Mythstories Mythstories

about Surgriva and Hanuman

Monkeys and Apes (especially gibbons and langurs)
Here are two monkeys, or are they apes? There is a difference. Apes do not have tails or bare patches on their bottoms. Apes are also more intelligent than monkeys, but like man they are both primates.

To complicate the matter further, Surgriva, the animal you see hanging from the tree, is neither ape nor monkey but somewhere in between. Surgriva is a gibbon. Gibbons have no tails but do have bare patches on their bottoms. They, like the apes, are intelligent. I chose a gibbon for Surgriva the King of the monkeys and apes because he was neither monkey nor ape but a common link. Of course the king should be a wise ruler, choosing a monkey might be beyond credibility.

Gibbons are found in the jungles of South East Asia where they dwell in trees. Their whooping cry is very loud and can be heard form a long way off. As you can see from the picture gibbons have extremely long arms, twice the length of their bodies. They make good use of these long limbs to perform incredible acrobatic feats. Their fingers act like hooks as they swing from tree to tree.

The other animal in the picture is a monkey called a langur or leaf-eating monkey. This was an apt choice for Hanuman because the type of langur portrayed is a Hanuman Langur, characterised by its pale grey and fawn coloration. In India today the Hanuman Langur is often seen around villages. It is said to be checking that people are still using Rama's name.

Monkeys are divided into two sub-groups, New World monkeys (from South America) and Old World monkeys (from Asia and Africa), New World monkeys are adapted to life in trees, most of them have prehensile (gripping) tails which they can use as a fifth limb when hanging from trees. They have widely separated oval, outward-facing nostrils unlike Old World monkeys whose nostrils face downwards. Old World monkeys often have cheek pouches for storing food that they can consume later when they are in a safer place. They also have pads on their buttocks, which become brightly coloured and swell up on females during the mating season. Many Old World monkeys have adapted to life away from forests, spending much of their time on the ground.

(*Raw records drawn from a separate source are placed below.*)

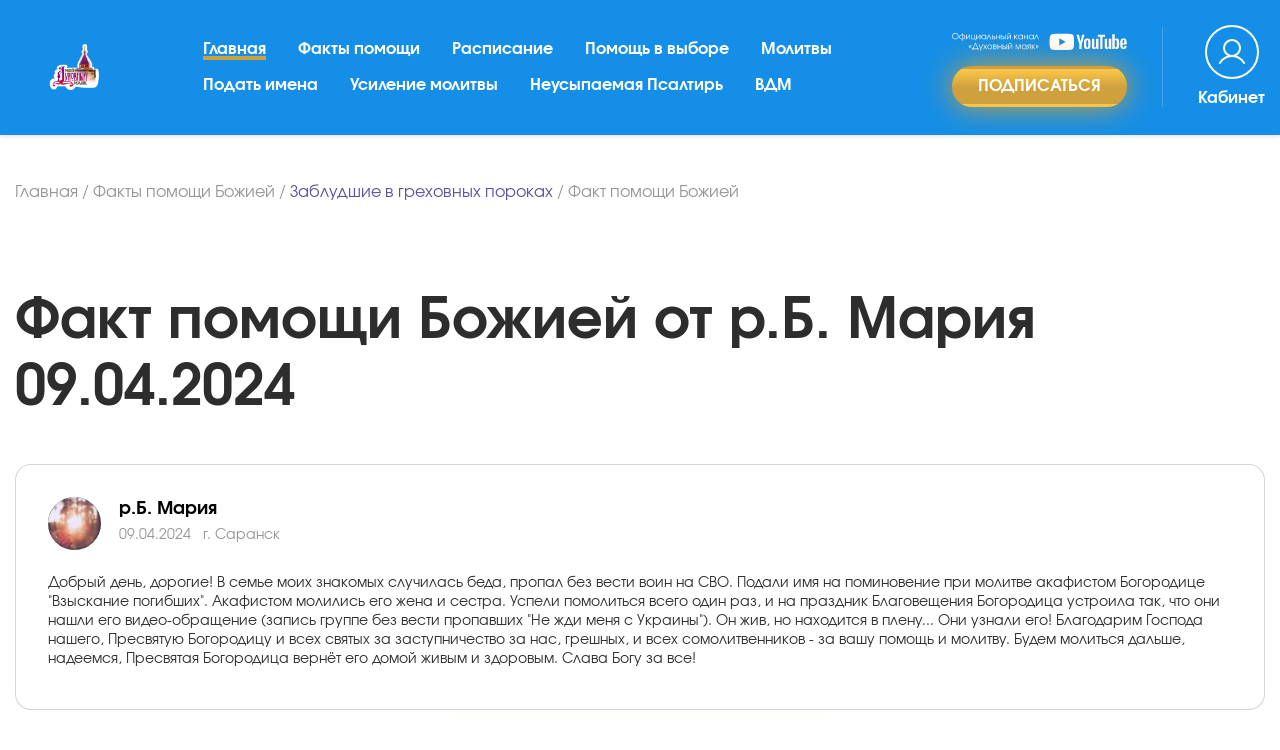

--- FILE ---
content_type: image/svg+xml
request_url: https://xn-----6kccgjprhvgexdfbo2bm5kof.xn--p1ai/theme/images/user-mob.svg
body_size: 343
content:
<svg width="32" height="32" viewBox="0 0 32 32" fill="none" xmlns="http://www.w3.org/2000/svg">
<path d="M16 20C20.4183 20 24 16.4183 24 12C24 7.58172 20.4183 4 16 4C11.5817 4 8 7.58172 8 12C8 16.4183 11.5817 20 16 20Z" stroke="white" stroke-width="2" stroke-miterlimit="10"/>
<path d="M3.875 27C5.10367 24.8714 6.87104 23.1038 8.99944 21.8748C11.1278 20.6459 13.5423 19.9989 16 19.9989C18.4577 19.9989 20.8722 20.6459 23.0006 21.8748C25.129 23.1038 26.8963 24.8714 28.125 27" stroke="white" stroke-width="2" stroke-linecap="round" stroke-linejoin="round"/>
</svg>


--- FILE ---
content_type: application/javascript; charset=utf-8
request_url: https://xn-----6kccgjprhvgexdfbo2bm5kof.xn--p1ai/theme/js/cropper-image.js
body_size: 1321
content:
$(function() {
    $('#cropImage-modal').on('shown.bs.modal', function () {
        var $image = $('#imageKadr'),
            height = $image.height() + 4;

        $('.preview').css({
            width: '100%',
            overflow: 'hidden',
            height: height,
            maxWidth: $image.width(),
            maxHeight: height
        });

        $image.cropper({
            preview: '.preview',
            aspectRatio: 1,
            movable: false,
            zoomable: false,
            rotatable: false,
            scalable: false,
            guides: false,
            ready: function (e) {
                $(this).cropper('setData', {
                    height: 467,
                    rotate: 0,
                    scaleX: 1,
                    scaleY: 1,
                    width: 573,
                    x: 469,
                    y: 19
                });
            }
        });
        $('#witnesFact-modal').css("visibility", "hidden");
    }).on('hidden.bs.modal', function () {
        $('#witnesFact-modal').css("visibility", "visible");
        $('#imageKadr').cropper('destroy');
    });


	
	$("#FileInput").on("change", function(e){
		var files = e.target.files,
		filesLength = files.length;
		for (var i = 0; i < filesLength; i++) 
		{
			var f = files[i]
			var fileReader = new FileReader();
			fname = f.name;
			fileReader.onload = (function(e) 
			{
				var file = e.target;
				$("#imageKadr").attr('src',e.target.result);
				$(".change-info").html( '<div class="file-info"> <span>Загружен: ' + fname + '</span></div> <div class="delete-img"><a href="" class="remove">Удалить</a></div> <input type="hidden" name="adata" value="' + e.target.result + '">' );

			});
			fileReader.readAsDataURL(f);
			$('#cropImage-modal').modal('show');
		}
	});
	$(".remove").click(function()
	{
		$(".change-info").html( '' );
		$("#imgAddFakt").attr('src','/theme/images/iupload.png');
		$("#FileInpu").val("");
		return false;
	});

    function getRoundedCanvas(sourceCanvas) {
        var canvas = document.createElement('canvas');
        var context = canvas.getContext('2d');
        var width = sourceCanvas.width;
        var height = sourceCanvas.height;

        canvas.width = width;
        canvas.height = height;
        context.imageSmoothingEnabled = true;
        context.drawImage(sourceCanvas, 0, 0, width, height);
        context.globalCompositeOperation = 'destination-in';
        context.beginPath();
        context.arc(width / 2, height / 2, Math.min(width, height) / 2, 0, 2 * Math.PI, true);
        context.fill();
        return canvas;
    }

    $("#cropImageFormId").submit(function() {
        var croppedCanvas;
        var roundedCanvas;
        var roundedImage;

        croppedCanvas = $('#imageKadr').data('cropper').getCroppedCanvas();
        roundedCanvas = getRoundedCanvas(croppedCanvas);

        roundedImage = document.createElement('img');
        roundedImage.src = roundedCanvas.toDataURL();
        $('#imgAddFakt').attr('src', roundedImage.src);
        $('#cropImage-modal').modal('hide');
		$("#avatarData").val(roundedImage.src);
		return false;
    });
});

The Langur is one of the largest and most numerous of Old World monkeys. Langurs are found in an area of Asia that stretches from the Himalayas to Borneo.

A Few Words About Hanuman

Hanuman means 'the one with the broken jaw'. Hanuman was the son of the wind god Vayu, the bringer of fragrance and the life giver. When young he saw the sun rise red into the sky and jumped high to catch it. Lord Indra saw him enter his domain and angrily struck him with a thunderbolt. He fell to the ground and broke his jaw. Vayu was so angry that he deprived the universe of his power; all life and movement ceased. The gods, greatly alarmed, offered many favours to Hanuman so his father would re-instate his gifts. Hanuman would never be wounded in battle; no god would use a weapon against him, and he would only die when he chose to.

In another version of the story Rama granted Hanuman a wish in return for his noble services. Hanuman wished to live as long as people used Rama's name. In India today the Hanuman Langur (a type of monkey) is often seen around villages. It is said to be checking that people are still using Rama's name.